Let's calculate the magnetic field due to each wire separately and then combine the results:
1. Magnetic field due to I1 along the x-axis:
To find the magnetic field at point P due to the wire carrying I1, we will use the Biot-Savart law. The vector dl will be in the positive x-direction since the current flows to the right along the x-axis.
B1 = (μ₀ / 4π) * (I1 * dl × r1) / r1³
Here r1 is the distance between the wire carrying I1 and point P, and dl will be a small length along the wire. Since the wire is along the x-axis, dl can be considered as a small element dx.

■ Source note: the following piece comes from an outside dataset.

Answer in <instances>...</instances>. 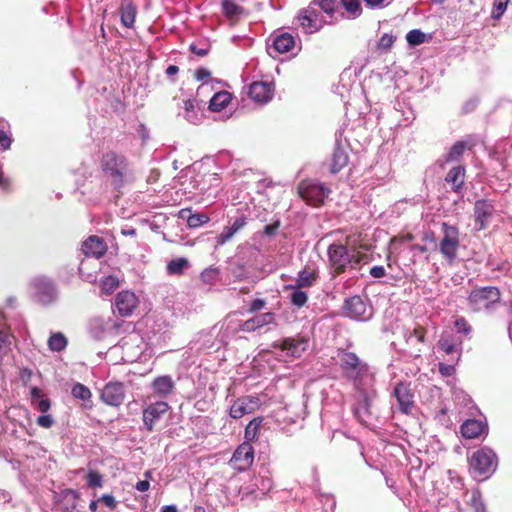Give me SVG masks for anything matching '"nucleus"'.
<instances>
[{"instance_id":"1","label":"nucleus","mask_w":512,"mask_h":512,"mask_svg":"<svg viewBox=\"0 0 512 512\" xmlns=\"http://www.w3.org/2000/svg\"><path fill=\"white\" fill-rule=\"evenodd\" d=\"M100 169L111 187L120 192L132 177V166L128 157L115 150L104 152L99 161Z\"/></svg>"},{"instance_id":"2","label":"nucleus","mask_w":512,"mask_h":512,"mask_svg":"<svg viewBox=\"0 0 512 512\" xmlns=\"http://www.w3.org/2000/svg\"><path fill=\"white\" fill-rule=\"evenodd\" d=\"M328 257L331 267L334 269L335 274L343 273L347 266L355 269L361 263H367L369 257L365 253L353 251L349 254L346 246L342 244H331L328 248Z\"/></svg>"},{"instance_id":"3","label":"nucleus","mask_w":512,"mask_h":512,"mask_svg":"<svg viewBox=\"0 0 512 512\" xmlns=\"http://www.w3.org/2000/svg\"><path fill=\"white\" fill-rule=\"evenodd\" d=\"M468 463L472 475L486 479L497 467V456L492 449L483 447L472 453Z\"/></svg>"},{"instance_id":"4","label":"nucleus","mask_w":512,"mask_h":512,"mask_svg":"<svg viewBox=\"0 0 512 512\" xmlns=\"http://www.w3.org/2000/svg\"><path fill=\"white\" fill-rule=\"evenodd\" d=\"M441 230L442 238L439 242V252L449 264H453L460 247L459 229L447 222H442Z\"/></svg>"},{"instance_id":"5","label":"nucleus","mask_w":512,"mask_h":512,"mask_svg":"<svg viewBox=\"0 0 512 512\" xmlns=\"http://www.w3.org/2000/svg\"><path fill=\"white\" fill-rule=\"evenodd\" d=\"M501 300V292L497 287L486 286L473 289L468 296L470 308L479 312L491 308Z\"/></svg>"},{"instance_id":"6","label":"nucleus","mask_w":512,"mask_h":512,"mask_svg":"<svg viewBox=\"0 0 512 512\" xmlns=\"http://www.w3.org/2000/svg\"><path fill=\"white\" fill-rule=\"evenodd\" d=\"M297 190L299 196L312 206L322 205L330 193V189L323 183L312 179L301 181Z\"/></svg>"},{"instance_id":"7","label":"nucleus","mask_w":512,"mask_h":512,"mask_svg":"<svg viewBox=\"0 0 512 512\" xmlns=\"http://www.w3.org/2000/svg\"><path fill=\"white\" fill-rule=\"evenodd\" d=\"M338 357L340 368L346 378L356 380L367 373V364L361 361L354 352L341 350Z\"/></svg>"},{"instance_id":"8","label":"nucleus","mask_w":512,"mask_h":512,"mask_svg":"<svg viewBox=\"0 0 512 512\" xmlns=\"http://www.w3.org/2000/svg\"><path fill=\"white\" fill-rule=\"evenodd\" d=\"M298 21L307 33L317 32L327 23L320 15L317 7L313 6L312 2L307 8L299 12Z\"/></svg>"},{"instance_id":"9","label":"nucleus","mask_w":512,"mask_h":512,"mask_svg":"<svg viewBox=\"0 0 512 512\" xmlns=\"http://www.w3.org/2000/svg\"><path fill=\"white\" fill-rule=\"evenodd\" d=\"M393 396L398 403V409L403 414H410L414 407V391L410 382L401 381L396 383L393 389Z\"/></svg>"},{"instance_id":"10","label":"nucleus","mask_w":512,"mask_h":512,"mask_svg":"<svg viewBox=\"0 0 512 512\" xmlns=\"http://www.w3.org/2000/svg\"><path fill=\"white\" fill-rule=\"evenodd\" d=\"M254 462V449L248 442L240 444L232 455L229 465L239 471L248 470Z\"/></svg>"},{"instance_id":"11","label":"nucleus","mask_w":512,"mask_h":512,"mask_svg":"<svg viewBox=\"0 0 512 512\" xmlns=\"http://www.w3.org/2000/svg\"><path fill=\"white\" fill-rule=\"evenodd\" d=\"M170 406L165 401H157L148 405L142 412L144 426L148 432L154 430L155 424L165 415Z\"/></svg>"},{"instance_id":"12","label":"nucleus","mask_w":512,"mask_h":512,"mask_svg":"<svg viewBox=\"0 0 512 512\" xmlns=\"http://www.w3.org/2000/svg\"><path fill=\"white\" fill-rule=\"evenodd\" d=\"M495 211L496 210L492 201L482 199L475 202L474 216L475 227L477 231L484 230L488 227Z\"/></svg>"},{"instance_id":"13","label":"nucleus","mask_w":512,"mask_h":512,"mask_svg":"<svg viewBox=\"0 0 512 512\" xmlns=\"http://www.w3.org/2000/svg\"><path fill=\"white\" fill-rule=\"evenodd\" d=\"M260 406V399L256 396H243L236 399L230 407L229 414L234 419H240L251 414Z\"/></svg>"},{"instance_id":"14","label":"nucleus","mask_w":512,"mask_h":512,"mask_svg":"<svg viewBox=\"0 0 512 512\" xmlns=\"http://www.w3.org/2000/svg\"><path fill=\"white\" fill-rule=\"evenodd\" d=\"M343 315L352 319H368L371 315L366 303L358 296H352L345 300Z\"/></svg>"},{"instance_id":"15","label":"nucleus","mask_w":512,"mask_h":512,"mask_svg":"<svg viewBox=\"0 0 512 512\" xmlns=\"http://www.w3.org/2000/svg\"><path fill=\"white\" fill-rule=\"evenodd\" d=\"M100 398L109 406H120L125 398L124 385L120 382L107 383L101 392Z\"/></svg>"},{"instance_id":"16","label":"nucleus","mask_w":512,"mask_h":512,"mask_svg":"<svg viewBox=\"0 0 512 512\" xmlns=\"http://www.w3.org/2000/svg\"><path fill=\"white\" fill-rule=\"evenodd\" d=\"M138 298L137 296L127 290H123L116 295L115 298V307L122 317L131 316L134 310L138 307Z\"/></svg>"},{"instance_id":"17","label":"nucleus","mask_w":512,"mask_h":512,"mask_svg":"<svg viewBox=\"0 0 512 512\" xmlns=\"http://www.w3.org/2000/svg\"><path fill=\"white\" fill-rule=\"evenodd\" d=\"M107 244L103 238L91 235L82 243V252L87 257H94L99 259L103 257L107 252Z\"/></svg>"},{"instance_id":"18","label":"nucleus","mask_w":512,"mask_h":512,"mask_svg":"<svg viewBox=\"0 0 512 512\" xmlns=\"http://www.w3.org/2000/svg\"><path fill=\"white\" fill-rule=\"evenodd\" d=\"M275 87L268 82H254L249 87V96L259 103H267L274 95Z\"/></svg>"},{"instance_id":"19","label":"nucleus","mask_w":512,"mask_h":512,"mask_svg":"<svg viewBox=\"0 0 512 512\" xmlns=\"http://www.w3.org/2000/svg\"><path fill=\"white\" fill-rule=\"evenodd\" d=\"M460 432L465 439H476L488 433V426L477 419H467L460 427Z\"/></svg>"},{"instance_id":"20","label":"nucleus","mask_w":512,"mask_h":512,"mask_svg":"<svg viewBox=\"0 0 512 512\" xmlns=\"http://www.w3.org/2000/svg\"><path fill=\"white\" fill-rule=\"evenodd\" d=\"M466 168L463 165L452 167L445 176V182L451 186V190L457 194L464 188Z\"/></svg>"},{"instance_id":"21","label":"nucleus","mask_w":512,"mask_h":512,"mask_svg":"<svg viewBox=\"0 0 512 512\" xmlns=\"http://www.w3.org/2000/svg\"><path fill=\"white\" fill-rule=\"evenodd\" d=\"M275 320L274 313L266 312L257 316H254L244 322H242L239 326V330L244 332H253L261 327L269 325L273 323Z\"/></svg>"},{"instance_id":"22","label":"nucleus","mask_w":512,"mask_h":512,"mask_svg":"<svg viewBox=\"0 0 512 512\" xmlns=\"http://www.w3.org/2000/svg\"><path fill=\"white\" fill-rule=\"evenodd\" d=\"M306 340L304 338H284L279 344H274L273 347L279 348L283 351H288L294 357H300L301 353L306 349Z\"/></svg>"},{"instance_id":"23","label":"nucleus","mask_w":512,"mask_h":512,"mask_svg":"<svg viewBox=\"0 0 512 512\" xmlns=\"http://www.w3.org/2000/svg\"><path fill=\"white\" fill-rule=\"evenodd\" d=\"M119 13L121 24L126 28H132L134 26L137 15V6L133 3V1L122 0L119 7Z\"/></svg>"},{"instance_id":"24","label":"nucleus","mask_w":512,"mask_h":512,"mask_svg":"<svg viewBox=\"0 0 512 512\" xmlns=\"http://www.w3.org/2000/svg\"><path fill=\"white\" fill-rule=\"evenodd\" d=\"M154 393L160 397L171 394L175 388L173 379L168 375L158 376L151 383Z\"/></svg>"},{"instance_id":"25","label":"nucleus","mask_w":512,"mask_h":512,"mask_svg":"<svg viewBox=\"0 0 512 512\" xmlns=\"http://www.w3.org/2000/svg\"><path fill=\"white\" fill-rule=\"evenodd\" d=\"M179 218L185 219L189 228H198L210 221L205 213H192L190 208L181 209Z\"/></svg>"},{"instance_id":"26","label":"nucleus","mask_w":512,"mask_h":512,"mask_svg":"<svg viewBox=\"0 0 512 512\" xmlns=\"http://www.w3.org/2000/svg\"><path fill=\"white\" fill-rule=\"evenodd\" d=\"M475 143L472 140H461L455 142L448 153L445 155V163L458 161L466 149H472Z\"/></svg>"},{"instance_id":"27","label":"nucleus","mask_w":512,"mask_h":512,"mask_svg":"<svg viewBox=\"0 0 512 512\" xmlns=\"http://www.w3.org/2000/svg\"><path fill=\"white\" fill-rule=\"evenodd\" d=\"M318 274L315 269L306 266L301 270L296 279L295 285H288L286 288H306L312 286L317 280Z\"/></svg>"},{"instance_id":"28","label":"nucleus","mask_w":512,"mask_h":512,"mask_svg":"<svg viewBox=\"0 0 512 512\" xmlns=\"http://www.w3.org/2000/svg\"><path fill=\"white\" fill-rule=\"evenodd\" d=\"M349 157L347 152L339 145H337L332 154L330 165V172L335 174L347 166Z\"/></svg>"},{"instance_id":"29","label":"nucleus","mask_w":512,"mask_h":512,"mask_svg":"<svg viewBox=\"0 0 512 512\" xmlns=\"http://www.w3.org/2000/svg\"><path fill=\"white\" fill-rule=\"evenodd\" d=\"M295 46V39L290 33H282L273 39V48L278 53H287Z\"/></svg>"},{"instance_id":"30","label":"nucleus","mask_w":512,"mask_h":512,"mask_svg":"<svg viewBox=\"0 0 512 512\" xmlns=\"http://www.w3.org/2000/svg\"><path fill=\"white\" fill-rule=\"evenodd\" d=\"M231 100L232 95L228 91L217 92L209 102V109L213 112H220L229 105Z\"/></svg>"},{"instance_id":"31","label":"nucleus","mask_w":512,"mask_h":512,"mask_svg":"<svg viewBox=\"0 0 512 512\" xmlns=\"http://www.w3.org/2000/svg\"><path fill=\"white\" fill-rule=\"evenodd\" d=\"M199 107L196 99H187L184 101L185 119L190 123L197 124L200 122Z\"/></svg>"},{"instance_id":"32","label":"nucleus","mask_w":512,"mask_h":512,"mask_svg":"<svg viewBox=\"0 0 512 512\" xmlns=\"http://www.w3.org/2000/svg\"><path fill=\"white\" fill-rule=\"evenodd\" d=\"M71 393L74 398L84 402L85 407L92 406V393L90 389L82 383H75L72 387Z\"/></svg>"},{"instance_id":"33","label":"nucleus","mask_w":512,"mask_h":512,"mask_svg":"<svg viewBox=\"0 0 512 512\" xmlns=\"http://www.w3.org/2000/svg\"><path fill=\"white\" fill-rule=\"evenodd\" d=\"M262 422V417H256L247 424L244 431L245 442L250 443L258 439L259 430Z\"/></svg>"},{"instance_id":"34","label":"nucleus","mask_w":512,"mask_h":512,"mask_svg":"<svg viewBox=\"0 0 512 512\" xmlns=\"http://www.w3.org/2000/svg\"><path fill=\"white\" fill-rule=\"evenodd\" d=\"M370 400L365 395L361 401L354 407L353 412L357 420L364 424L367 423V417L370 415Z\"/></svg>"},{"instance_id":"35","label":"nucleus","mask_w":512,"mask_h":512,"mask_svg":"<svg viewBox=\"0 0 512 512\" xmlns=\"http://www.w3.org/2000/svg\"><path fill=\"white\" fill-rule=\"evenodd\" d=\"M221 5L223 14L230 20L237 19L244 12V9L233 0H222Z\"/></svg>"},{"instance_id":"36","label":"nucleus","mask_w":512,"mask_h":512,"mask_svg":"<svg viewBox=\"0 0 512 512\" xmlns=\"http://www.w3.org/2000/svg\"><path fill=\"white\" fill-rule=\"evenodd\" d=\"M47 344L51 351L60 352L67 347L68 340L63 333L55 332L51 334Z\"/></svg>"},{"instance_id":"37","label":"nucleus","mask_w":512,"mask_h":512,"mask_svg":"<svg viewBox=\"0 0 512 512\" xmlns=\"http://www.w3.org/2000/svg\"><path fill=\"white\" fill-rule=\"evenodd\" d=\"M35 287L43 300H51L54 295V286L50 281L38 280Z\"/></svg>"},{"instance_id":"38","label":"nucleus","mask_w":512,"mask_h":512,"mask_svg":"<svg viewBox=\"0 0 512 512\" xmlns=\"http://www.w3.org/2000/svg\"><path fill=\"white\" fill-rule=\"evenodd\" d=\"M119 279L115 276L109 275L101 279V291L106 294H112L119 287Z\"/></svg>"},{"instance_id":"39","label":"nucleus","mask_w":512,"mask_h":512,"mask_svg":"<svg viewBox=\"0 0 512 512\" xmlns=\"http://www.w3.org/2000/svg\"><path fill=\"white\" fill-rule=\"evenodd\" d=\"M312 4L326 13L329 17H333L338 8L336 0H313Z\"/></svg>"},{"instance_id":"40","label":"nucleus","mask_w":512,"mask_h":512,"mask_svg":"<svg viewBox=\"0 0 512 512\" xmlns=\"http://www.w3.org/2000/svg\"><path fill=\"white\" fill-rule=\"evenodd\" d=\"M12 338L13 336L6 328L0 329V361L10 351Z\"/></svg>"},{"instance_id":"41","label":"nucleus","mask_w":512,"mask_h":512,"mask_svg":"<svg viewBox=\"0 0 512 512\" xmlns=\"http://www.w3.org/2000/svg\"><path fill=\"white\" fill-rule=\"evenodd\" d=\"M187 266L188 260L186 258L173 259L167 264V272L171 275H180Z\"/></svg>"},{"instance_id":"42","label":"nucleus","mask_w":512,"mask_h":512,"mask_svg":"<svg viewBox=\"0 0 512 512\" xmlns=\"http://www.w3.org/2000/svg\"><path fill=\"white\" fill-rule=\"evenodd\" d=\"M293 290L290 300L291 303L297 307H302L306 304L308 300V295L306 292L302 291L301 288H290Z\"/></svg>"},{"instance_id":"43","label":"nucleus","mask_w":512,"mask_h":512,"mask_svg":"<svg viewBox=\"0 0 512 512\" xmlns=\"http://www.w3.org/2000/svg\"><path fill=\"white\" fill-rule=\"evenodd\" d=\"M407 42L412 46H417L425 42L426 35L420 30L414 29L407 33Z\"/></svg>"},{"instance_id":"44","label":"nucleus","mask_w":512,"mask_h":512,"mask_svg":"<svg viewBox=\"0 0 512 512\" xmlns=\"http://www.w3.org/2000/svg\"><path fill=\"white\" fill-rule=\"evenodd\" d=\"M340 1H341L342 6L345 8V10L352 16L356 17L361 14L362 9H361L359 0H340Z\"/></svg>"},{"instance_id":"45","label":"nucleus","mask_w":512,"mask_h":512,"mask_svg":"<svg viewBox=\"0 0 512 512\" xmlns=\"http://www.w3.org/2000/svg\"><path fill=\"white\" fill-rule=\"evenodd\" d=\"M87 484L89 487L97 488L102 486V476L97 471H90L87 474Z\"/></svg>"},{"instance_id":"46","label":"nucleus","mask_w":512,"mask_h":512,"mask_svg":"<svg viewBox=\"0 0 512 512\" xmlns=\"http://www.w3.org/2000/svg\"><path fill=\"white\" fill-rule=\"evenodd\" d=\"M218 276V270L215 268H207L201 273V280L206 284H213Z\"/></svg>"},{"instance_id":"47","label":"nucleus","mask_w":512,"mask_h":512,"mask_svg":"<svg viewBox=\"0 0 512 512\" xmlns=\"http://www.w3.org/2000/svg\"><path fill=\"white\" fill-rule=\"evenodd\" d=\"M236 234L235 231L231 228V226H227L223 229V232L217 236L216 243L218 246H221L225 244L227 241H229L234 235Z\"/></svg>"},{"instance_id":"48","label":"nucleus","mask_w":512,"mask_h":512,"mask_svg":"<svg viewBox=\"0 0 512 512\" xmlns=\"http://www.w3.org/2000/svg\"><path fill=\"white\" fill-rule=\"evenodd\" d=\"M509 0H495L492 17L498 19L504 13Z\"/></svg>"},{"instance_id":"49","label":"nucleus","mask_w":512,"mask_h":512,"mask_svg":"<svg viewBox=\"0 0 512 512\" xmlns=\"http://www.w3.org/2000/svg\"><path fill=\"white\" fill-rule=\"evenodd\" d=\"M439 348L446 354H452L455 351V344L449 338H441L438 342Z\"/></svg>"},{"instance_id":"50","label":"nucleus","mask_w":512,"mask_h":512,"mask_svg":"<svg viewBox=\"0 0 512 512\" xmlns=\"http://www.w3.org/2000/svg\"><path fill=\"white\" fill-rule=\"evenodd\" d=\"M36 423L38 426L48 429L52 427V425L54 424V419L52 418L51 415L43 413V415L37 417Z\"/></svg>"},{"instance_id":"51","label":"nucleus","mask_w":512,"mask_h":512,"mask_svg":"<svg viewBox=\"0 0 512 512\" xmlns=\"http://www.w3.org/2000/svg\"><path fill=\"white\" fill-rule=\"evenodd\" d=\"M454 325H455V328L457 329L458 332H462L464 334H468L471 331L470 324L463 317L456 319L455 322H454Z\"/></svg>"},{"instance_id":"52","label":"nucleus","mask_w":512,"mask_h":512,"mask_svg":"<svg viewBox=\"0 0 512 512\" xmlns=\"http://www.w3.org/2000/svg\"><path fill=\"white\" fill-rule=\"evenodd\" d=\"M98 501L102 502L105 506H107L111 510H114L117 507V501H116L115 497L111 494L102 495Z\"/></svg>"},{"instance_id":"53","label":"nucleus","mask_w":512,"mask_h":512,"mask_svg":"<svg viewBox=\"0 0 512 512\" xmlns=\"http://www.w3.org/2000/svg\"><path fill=\"white\" fill-rule=\"evenodd\" d=\"M39 412L47 413L51 408V401L48 398L40 399L36 401V404H32Z\"/></svg>"},{"instance_id":"54","label":"nucleus","mask_w":512,"mask_h":512,"mask_svg":"<svg viewBox=\"0 0 512 512\" xmlns=\"http://www.w3.org/2000/svg\"><path fill=\"white\" fill-rule=\"evenodd\" d=\"M12 144V138L4 130L0 129V150H8Z\"/></svg>"},{"instance_id":"55","label":"nucleus","mask_w":512,"mask_h":512,"mask_svg":"<svg viewBox=\"0 0 512 512\" xmlns=\"http://www.w3.org/2000/svg\"><path fill=\"white\" fill-rule=\"evenodd\" d=\"M281 225V222L280 220H275L273 223L269 224V225H266L263 229V233L266 235V236H269V237H272L274 236L279 227Z\"/></svg>"},{"instance_id":"56","label":"nucleus","mask_w":512,"mask_h":512,"mask_svg":"<svg viewBox=\"0 0 512 512\" xmlns=\"http://www.w3.org/2000/svg\"><path fill=\"white\" fill-rule=\"evenodd\" d=\"M247 225V218L245 215L237 217L234 222L230 225L233 231L236 233L242 230Z\"/></svg>"},{"instance_id":"57","label":"nucleus","mask_w":512,"mask_h":512,"mask_svg":"<svg viewBox=\"0 0 512 512\" xmlns=\"http://www.w3.org/2000/svg\"><path fill=\"white\" fill-rule=\"evenodd\" d=\"M427 330L422 326H417L413 329L411 336H414L420 343H423L425 340Z\"/></svg>"},{"instance_id":"58","label":"nucleus","mask_w":512,"mask_h":512,"mask_svg":"<svg viewBox=\"0 0 512 512\" xmlns=\"http://www.w3.org/2000/svg\"><path fill=\"white\" fill-rule=\"evenodd\" d=\"M265 305H266V302L263 299H254L251 302L248 311L250 313L258 312L261 309H263L265 307Z\"/></svg>"},{"instance_id":"59","label":"nucleus","mask_w":512,"mask_h":512,"mask_svg":"<svg viewBox=\"0 0 512 512\" xmlns=\"http://www.w3.org/2000/svg\"><path fill=\"white\" fill-rule=\"evenodd\" d=\"M439 372L446 377L452 376L455 372V367L452 365H446L444 363H439Z\"/></svg>"},{"instance_id":"60","label":"nucleus","mask_w":512,"mask_h":512,"mask_svg":"<svg viewBox=\"0 0 512 512\" xmlns=\"http://www.w3.org/2000/svg\"><path fill=\"white\" fill-rule=\"evenodd\" d=\"M210 75H211V72L208 69L204 68V67L198 68L195 71V78L198 81H203V80L209 78Z\"/></svg>"},{"instance_id":"61","label":"nucleus","mask_w":512,"mask_h":512,"mask_svg":"<svg viewBox=\"0 0 512 512\" xmlns=\"http://www.w3.org/2000/svg\"><path fill=\"white\" fill-rule=\"evenodd\" d=\"M393 43H394L393 37L388 34H384L379 41V46L382 48L388 49L393 45Z\"/></svg>"},{"instance_id":"62","label":"nucleus","mask_w":512,"mask_h":512,"mask_svg":"<svg viewBox=\"0 0 512 512\" xmlns=\"http://www.w3.org/2000/svg\"><path fill=\"white\" fill-rule=\"evenodd\" d=\"M43 391L38 387L31 389V404H36V401L43 399Z\"/></svg>"},{"instance_id":"63","label":"nucleus","mask_w":512,"mask_h":512,"mask_svg":"<svg viewBox=\"0 0 512 512\" xmlns=\"http://www.w3.org/2000/svg\"><path fill=\"white\" fill-rule=\"evenodd\" d=\"M370 274L374 278H381V277L385 276L386 272H385V269L383 266H373L370 269Z\"/></svg>"},{"instance_id":"64","label":"nucleus","mask_w":512,"mask_h":512,"mask_svg":"<svg viewBox=\"0 0 512 512\" xmlns=\"http://www.w3.org/2000/svg\"><path fill=\"white\" fill-rule=\"evenodd\" d=\"M190 51L197 56L203 57L208 54L209 49L208 48H198L195 44H191Z\"/></svg>"}]
</instances>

The distance r1 can be calculated using the Pythagorean theorem:
r1 = √(x² + y²)
Substituting the values, we get:
r1 = √(4.42² + 2.78²) = √(19.5364 + 7.7284) = √27.2648 = 5.218 m
Using this value of r1, we can calculate the magnetic field due to I1 along the x-axis.
B1 = (μ₀ / 4π) * (I1 * dx) / r1²
2. Magnetic field due to I2 along the y-axis:
To find the magnetic field at point P due to the wire carrying I2, we can follow the same procedure. The vector dl will be in the positive y-direction, and the distance r2 can be calculated using the Pythagorean theorem:
r2 = √(x² + y²)
Substituting the values, we get:
r2 = √(4.42² + 2.78²) = √(19.5364 + 7.7284) = √27.2648 = 5.218 m
Using this value of r2, we can calculate the magnetic field due to I2 along the y-axis.
B2 = (μ₀ / 4π) * (I2 * dy) / r2²
3. Combine the magnetic fields:
To find the total magnetic field at point P, we can sum the magnetic fields due to each wire:
B_total = B1 + B2
Substituting the values, we get:
B_total = (μ₀ / 4π) * (I1 * dx) / r1² + (μ₀ / 4π) * (I2 * dy) / r2²
After substituting the known values for I1, I2, dx, dy, r1, and r2, and evaluating the expression, you will get the magnetic field at point P.
Note: The direction of the magnetic field can be determined using the right-hand rule.